Na década de 70, Nova Iorque era o inferno na terra. A divida impagável crescia na medida em que o arrecadamento caia e a classe média abandonava a cidade pelos recém criados Suburbs. A situação econômica motivou uma série de cortes na máquina pública, principalmente nos mecanismos de bem-estar social, gerando as condições perfeitas para picos históricos de criminalidade. Filmes da época como The Warriors e Escape From New York retratam bem a impressão que se tinha, de uma violência epidêmica que dominava tudo. Mesmo Taxi Driver, clássico de Martin Scorcese, exibe a cidade como epicentro da degeneração humana.

Ainda assim, nesse período desolador a cidade passou por uma de suas maiores ondas criativas. Estilos musicais como o punk, a disco e o hip-hop, para ficar nos principais, prosperaram. E esse é o momento histórico de The Get Down, nova série do Netflix, idealizada e produzida por Baz Luhrmann, cuja primeira parte da primeira temporada estreou recentemente.

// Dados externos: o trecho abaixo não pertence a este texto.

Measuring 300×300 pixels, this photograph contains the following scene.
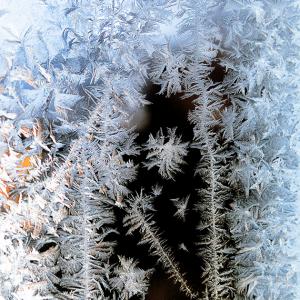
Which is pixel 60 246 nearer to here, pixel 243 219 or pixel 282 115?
pixel 243 219

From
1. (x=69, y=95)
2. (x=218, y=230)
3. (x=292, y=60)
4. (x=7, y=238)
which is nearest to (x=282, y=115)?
(x=292, y=60)

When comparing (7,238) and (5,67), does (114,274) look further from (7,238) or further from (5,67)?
(5,67)

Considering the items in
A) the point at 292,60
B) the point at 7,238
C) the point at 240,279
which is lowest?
the point at 240,279

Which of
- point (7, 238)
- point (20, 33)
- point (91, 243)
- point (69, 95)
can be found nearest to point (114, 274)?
point (91, 243)

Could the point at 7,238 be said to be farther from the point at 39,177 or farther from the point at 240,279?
the point at 240,279

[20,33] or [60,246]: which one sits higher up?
[20,33]

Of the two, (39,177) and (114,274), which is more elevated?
(39,177)
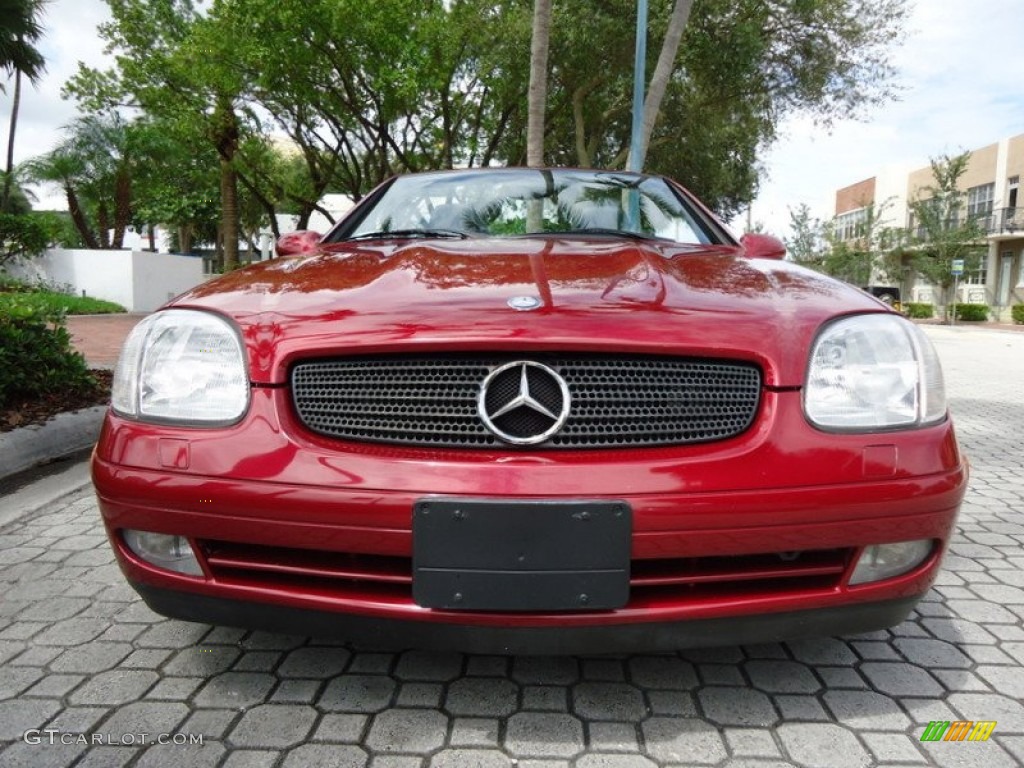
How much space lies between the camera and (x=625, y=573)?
1.42m

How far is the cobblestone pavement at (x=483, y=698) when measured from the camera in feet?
5.08

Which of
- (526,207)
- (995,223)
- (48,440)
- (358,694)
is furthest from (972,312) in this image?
(358,694)

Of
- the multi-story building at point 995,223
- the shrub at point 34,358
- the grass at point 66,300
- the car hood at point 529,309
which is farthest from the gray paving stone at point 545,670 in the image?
the multi-story building at point 995,223

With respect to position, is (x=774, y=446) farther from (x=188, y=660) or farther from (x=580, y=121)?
(x=580, y=121)

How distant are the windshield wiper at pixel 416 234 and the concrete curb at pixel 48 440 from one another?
244 cm

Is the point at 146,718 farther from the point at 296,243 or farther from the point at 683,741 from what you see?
the point at 296,243

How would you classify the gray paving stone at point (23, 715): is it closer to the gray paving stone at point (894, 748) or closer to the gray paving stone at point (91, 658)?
the gray paving stone at point (91, 658)

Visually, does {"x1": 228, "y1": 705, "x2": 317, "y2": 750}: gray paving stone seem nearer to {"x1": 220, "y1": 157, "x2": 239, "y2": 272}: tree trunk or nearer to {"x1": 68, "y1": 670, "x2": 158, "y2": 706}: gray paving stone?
{"x1": 68, "y1": 670, "x2": 158, "y2": 706}: gray paving stone

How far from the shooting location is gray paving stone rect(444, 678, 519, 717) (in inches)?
66.6

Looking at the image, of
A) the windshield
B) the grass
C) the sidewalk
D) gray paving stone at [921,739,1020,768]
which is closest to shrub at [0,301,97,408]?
the sidewalk

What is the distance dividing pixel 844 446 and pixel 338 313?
1.09 metres

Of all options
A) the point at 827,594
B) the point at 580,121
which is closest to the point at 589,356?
the point at 827,594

Como diz o título do primeiro episódio da série: Onde há ruínas, há esperança de tesouros.

A história é narrada na década de 90, por meio do hip-hop de Zeke – dublado aqui pelo lendário Nas – que contam as histórias de sua juventude no South Bronx. Zeke (Justice Smith) é um adolescente de origens negra e porto-riquenhas, conhecido por sua habilidade com a escrita. O Bronx estava em chamas, e Ezekiel também, dividido entre diferentes projetos de vida representados por dois personagens ao seu redor: Shaolin Fantastic (Shameik Moore, de DOPE), conhecido por sua devoção à cultura asiática, seus grafites e por seus impecáveis Puma Clyde vermelhos, que busca se tornar um DJ enquanto se sustenta como auxiliar nos esquemas criminosos da gangster Fat Annie; e Mylene, amiga de infância e interesse romântico, que vê a possibilidade de ascensão social em uma carreira como cantora disco, enquanto lida com obstáculos como um produtor decadente, Jackie Moreno, e o pai ultrarreligioso, interpretado por Giancarlo Exposito, o Gus de Breaking Bad.

Completam o núcleo principal Dizzee, Ra Ra e Boo Boo, três irmãos que com Zeke e Shao formam os Get Down Brothers. Dizzee, interpretado por Jaden Smith, é um dos destaques da série, representando o aspecto artístico do hip-hop, com suas roupas customizadas e seus grafites no metrô, em um estilo que remete a artistas como Basquiat e Haring.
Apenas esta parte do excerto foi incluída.